Williams’ partner is played by Joe Piscopo—a fairly formidable side of beef himself these days—who supplies what is intended to be the comic relief. But both actors take a back seat to the special effects and the make-up, which go into yucky detail. See, resurrected people can’t be killed again, so when dead guys begin riddling each other with bullets, there’s a lot of shooting per square inch. For a long time.

You can tell that the people who made this movie thought it was funny. Every now and then there’s a long pause after a punch line, which makes for some dead air, just one of the many dead things about this film.

Speaking of Robocop, the leading man who was encased in that movie’s hardware, Peter Weller, is back with another police thriller. But in Shakedown, Weller looks like himself. In fact, he’s all too human; he plays a lawyer who came of age in the ’60s, has worked for legal aid for years and, despite his straight-laced appearance, still listens to Jimi Hendrix over breakfast.

He’s about to take a high-paying job with his fiancée’s father’s tony law firm when he lands a case that leads to evidence of police corruption. He should just let it go and ease into his new life, but he can’t. And the presence of his old flame (Patricia Charbonneau), now a district attorney, isn’t helping him keep his head clear.

The outcome of all this is predictable, but it’s an interesting set-up, and Weller gives an offbeat performance. For no apparent reason, he’s given an old pal on the police force (Sam Elliott, last teamed with Whoopi Goldberg in Fatal Beauty), who helps him crack the case. The buddy-picture stuff looks suspiciously as though it’s been added to make the movie more like Lethal Weapon, but Elliott is an enjoyable actor.

The movie’s only skin deep, but it does have its moments, one of which is Elliott’s comic monologue describing how he lost his ideal woman when he accidentally killed her dog.

Writer-director James Glickenhaus goes for a few big sequences, including a tussle aboard a roller-coaster (a good idea that should’ve been better executed) and a chase that ends with a guy catching a ride on the landing gear of a plane. Shakedown is one of those movies that might look better (in a few months) as a 99-cent video rental.

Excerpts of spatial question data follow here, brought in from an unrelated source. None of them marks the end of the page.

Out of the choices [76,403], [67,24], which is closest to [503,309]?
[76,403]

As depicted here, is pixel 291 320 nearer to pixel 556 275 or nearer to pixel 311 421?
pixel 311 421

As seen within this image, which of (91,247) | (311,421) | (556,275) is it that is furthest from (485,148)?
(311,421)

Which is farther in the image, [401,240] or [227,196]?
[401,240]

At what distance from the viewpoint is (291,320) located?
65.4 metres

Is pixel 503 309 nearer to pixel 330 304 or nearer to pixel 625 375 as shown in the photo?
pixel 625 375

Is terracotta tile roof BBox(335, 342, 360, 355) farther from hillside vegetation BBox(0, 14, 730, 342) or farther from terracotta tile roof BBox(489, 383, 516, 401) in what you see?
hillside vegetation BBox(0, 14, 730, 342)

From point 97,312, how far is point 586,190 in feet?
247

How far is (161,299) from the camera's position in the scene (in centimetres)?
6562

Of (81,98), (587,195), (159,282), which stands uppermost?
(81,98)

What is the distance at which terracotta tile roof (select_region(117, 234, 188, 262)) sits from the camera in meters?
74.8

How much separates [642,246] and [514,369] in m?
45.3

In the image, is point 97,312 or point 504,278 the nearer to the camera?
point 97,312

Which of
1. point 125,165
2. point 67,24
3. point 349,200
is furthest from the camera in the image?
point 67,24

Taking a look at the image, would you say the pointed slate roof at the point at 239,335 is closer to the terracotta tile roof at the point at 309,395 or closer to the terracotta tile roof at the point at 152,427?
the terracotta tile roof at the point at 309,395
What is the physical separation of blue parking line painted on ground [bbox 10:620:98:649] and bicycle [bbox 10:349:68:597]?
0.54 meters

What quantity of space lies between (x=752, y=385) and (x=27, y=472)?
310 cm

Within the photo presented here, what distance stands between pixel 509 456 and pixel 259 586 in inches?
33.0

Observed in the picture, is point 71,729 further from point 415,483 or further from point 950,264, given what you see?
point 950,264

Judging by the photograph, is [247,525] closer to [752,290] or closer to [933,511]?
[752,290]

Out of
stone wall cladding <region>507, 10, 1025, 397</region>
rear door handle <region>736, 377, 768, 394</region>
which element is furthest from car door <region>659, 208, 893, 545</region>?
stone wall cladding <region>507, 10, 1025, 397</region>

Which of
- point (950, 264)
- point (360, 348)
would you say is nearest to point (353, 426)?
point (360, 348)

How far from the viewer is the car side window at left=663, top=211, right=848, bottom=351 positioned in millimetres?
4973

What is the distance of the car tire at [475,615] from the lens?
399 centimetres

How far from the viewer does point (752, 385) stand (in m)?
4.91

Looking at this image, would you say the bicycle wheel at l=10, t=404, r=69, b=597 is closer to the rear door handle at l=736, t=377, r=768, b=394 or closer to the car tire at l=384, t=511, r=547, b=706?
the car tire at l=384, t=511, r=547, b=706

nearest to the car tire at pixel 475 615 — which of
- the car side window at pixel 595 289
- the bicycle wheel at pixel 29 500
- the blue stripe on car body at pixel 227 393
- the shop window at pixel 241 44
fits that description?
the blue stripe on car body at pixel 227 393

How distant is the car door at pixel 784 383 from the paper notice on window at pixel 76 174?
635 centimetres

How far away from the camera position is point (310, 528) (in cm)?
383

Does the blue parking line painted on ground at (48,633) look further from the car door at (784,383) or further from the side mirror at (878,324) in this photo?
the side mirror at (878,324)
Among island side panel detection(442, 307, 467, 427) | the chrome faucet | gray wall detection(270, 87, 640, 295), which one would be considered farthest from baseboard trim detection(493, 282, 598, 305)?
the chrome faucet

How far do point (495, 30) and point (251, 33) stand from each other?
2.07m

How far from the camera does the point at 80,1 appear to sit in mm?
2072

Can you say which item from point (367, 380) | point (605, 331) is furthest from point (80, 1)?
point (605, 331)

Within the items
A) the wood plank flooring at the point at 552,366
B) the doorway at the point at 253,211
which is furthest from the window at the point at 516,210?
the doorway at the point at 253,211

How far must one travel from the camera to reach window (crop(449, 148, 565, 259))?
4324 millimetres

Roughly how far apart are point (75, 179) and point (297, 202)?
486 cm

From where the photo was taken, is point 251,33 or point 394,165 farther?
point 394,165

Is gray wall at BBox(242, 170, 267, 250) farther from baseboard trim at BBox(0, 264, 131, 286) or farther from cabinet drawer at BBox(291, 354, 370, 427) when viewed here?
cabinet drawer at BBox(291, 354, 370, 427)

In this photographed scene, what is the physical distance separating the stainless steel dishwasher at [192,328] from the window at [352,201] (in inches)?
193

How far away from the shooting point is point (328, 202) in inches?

First published in the Herald, May 1988

Dead Heat sounds as though it ought to be better than it is. I’m not sure how I missed mentioning that the Treat Williams character is named Roger Mortis, or that the supporting cast includes Vincent Price and Darren McGavin. Shakedown also stars John C. McGinley, Shirley Stoler, and Blanche Baker; and let us note in passing that for this brief moment, Patricia Charbonneau was understandably considered to be a possible big-time star, although that didn’t happen.